Consigne A:
Renvoyez, sans aucune modification, le passage de l'article sur la visite de Macron à Washington qui va de « Emmanuel Macron et » jusqu'à « sur le climat. » inclus.
Consigne B:
Rédigez la suite de l'article sur la visite de Macron à Washington, en reprenant après sa dernière phrase.

┌─ Texte support

Macron goes to Washington

Emmanuel Macron et Donald Trump ont noué des relations particulières qui ont fait du président français le principal interlocuteur européen du président américain. La visite de trois jours entreprise par Emmanuel Macron à Washington devrait confirmer ces liens privilégiés. La question est de savoir si ceux-ci peuvent permettre de rapprocher les positions des pays sur les grands sujets d’actualité. Pierre Vimont, ancien ambassadeur de France aux Etats-Unis, ancien secrétaire général du Service d’action extérieure de l’Union européenne, examine, dans un article pour le centre de recherches Carnegie Europe, les dossiers qui seront au cœur de la rencontre de Washington : l’Iran, la Syrie, le commerce international, l’accord de Paris sur le climat.

Donald Trump et Emmanuel Macron
Carnegie Europe

Emmanuel Macron’s U.S. state visit on April 23-25 will showcase the very personal relationship the French president has managed to establish with Donald Trump since both assumed power. This somewhat improbable rapport has to a large extent mystified other European leaders. It has also piqued the interest of the U.S. conservative media, which have no particular reason to be sympathetic to a French president with an ambitious vision for Europe. Yet very little has been delivered out of this partnership so far. Macron’s visit to Washington—the first state visit by a foreign leader under the Trump administration—can thus be seen as a test for both men to produce tangible results on the most urgent challenges they face.

└─
┌─ Contenu du jeu

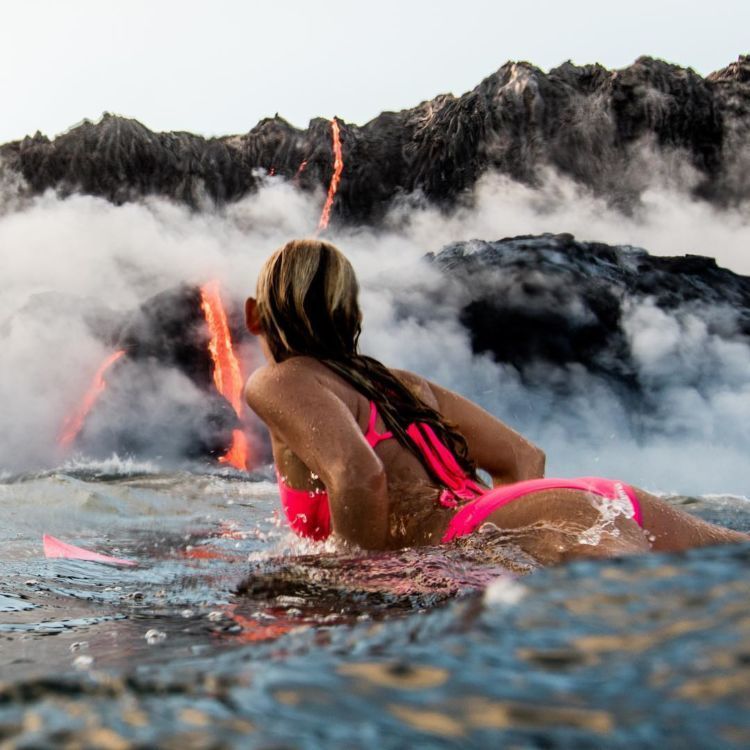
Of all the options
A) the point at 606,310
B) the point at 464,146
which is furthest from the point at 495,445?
the point at 464,146

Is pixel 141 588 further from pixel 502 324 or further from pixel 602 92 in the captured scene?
pixel 602 92

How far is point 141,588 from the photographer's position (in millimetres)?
2523

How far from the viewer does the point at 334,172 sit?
2236 cm

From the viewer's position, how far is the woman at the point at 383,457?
2.00 m

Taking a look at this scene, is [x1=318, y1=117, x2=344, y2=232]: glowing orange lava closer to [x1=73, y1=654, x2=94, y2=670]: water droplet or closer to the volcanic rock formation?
the volcanic rock formation

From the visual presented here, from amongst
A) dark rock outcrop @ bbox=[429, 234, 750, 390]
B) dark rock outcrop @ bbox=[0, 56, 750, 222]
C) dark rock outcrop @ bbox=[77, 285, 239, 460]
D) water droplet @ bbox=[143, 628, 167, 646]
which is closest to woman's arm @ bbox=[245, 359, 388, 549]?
water droplet @ bbox=[143, 628, 167, 646]

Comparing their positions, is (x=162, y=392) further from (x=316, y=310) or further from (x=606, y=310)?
(x=316, y=310)

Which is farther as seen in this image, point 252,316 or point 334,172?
point 334,172

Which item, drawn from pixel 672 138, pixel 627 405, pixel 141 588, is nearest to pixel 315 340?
pixel 141 588

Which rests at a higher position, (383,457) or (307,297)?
(307,297)

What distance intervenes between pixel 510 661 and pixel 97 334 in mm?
21205

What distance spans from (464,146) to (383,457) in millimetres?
20111

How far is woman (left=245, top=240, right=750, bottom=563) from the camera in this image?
200cm

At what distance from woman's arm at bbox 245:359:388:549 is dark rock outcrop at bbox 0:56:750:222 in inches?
771
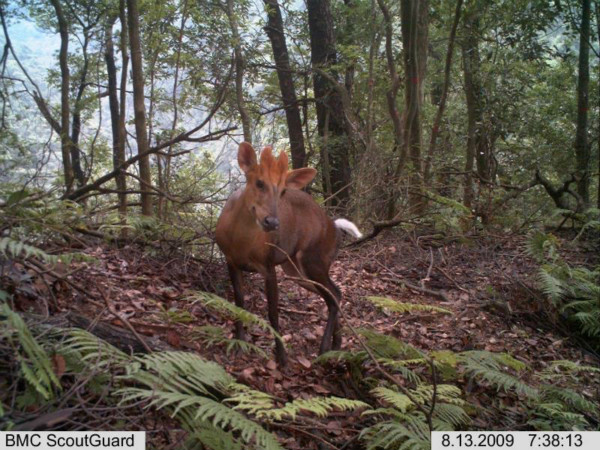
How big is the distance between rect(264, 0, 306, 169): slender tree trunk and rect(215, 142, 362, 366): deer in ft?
20.3

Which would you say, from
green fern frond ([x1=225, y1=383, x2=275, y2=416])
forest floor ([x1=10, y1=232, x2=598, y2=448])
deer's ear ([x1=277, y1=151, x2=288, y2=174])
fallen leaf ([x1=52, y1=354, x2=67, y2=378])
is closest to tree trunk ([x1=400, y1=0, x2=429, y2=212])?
forest floor ([x1=10, y1=232, x2=598, y2=448])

└─

Réponse A:
Emmanuel Macron et Donald Trump ont noué des relations particulières qui ont fait du président français le principal interlocuteur européen du président américain. La visite de trois jours entreprise par Emmanuel Macron à Washington devrait confirmer ces liens privilégiés. La question est de savoir si ceux-ci peuvent permettre de rapprocher les positions des pays sur les grands sujets d’actualité. Pierre Vimont, ancien ambassadeur de France aux Etats-Unis, ancien secrétaire général du Service d’action extérieure de l’Union européenne, examine, dans un article pour le centre de recherches Carnegie Europe, les dossiers qui seront au cœur de la rencontre de Washington : l’Iran, la Syrie, le commerce international, l’accord de Paris sur le climat.

Réponse B:
Macron has been recognized as one of the few leaders who can reach out to the U.S. president. Despite quite different personal styles, both presidents have been portrayed as disrupters in their domestic political scenes. Both want to be perceived as men of action and, more importantly, as politicians who stick to their electoral promises. Enhanced by the invitation to attend Bastille Day ceremonies in Paris last year, which obviously pleased Donald Trump, the special chemistry between the two presidents has gradually developed into a genuine readiness for constructive dialogue, even when they disagree.

Amid a largely skeptical public, Macron has developed a leadership style that is distinct from his European counterparts. Positioned halfway between those who have reservations about current U.S. policies but prefer to keep them quiet and those who are more prepared to air their frustrations, Macron doesn’t hesitate to speak his mind—but he usually refrains from making critical public statements. He likely has no illusions about moving the Trump administration away from its current nationalist streak. Yet on points of disagreement with the American president, rather than voicing the traditional French independent stance, Macron actively smooths out differences with a sense of positive realism, indicating a more pragmatic and relaxed version of French diplomacy.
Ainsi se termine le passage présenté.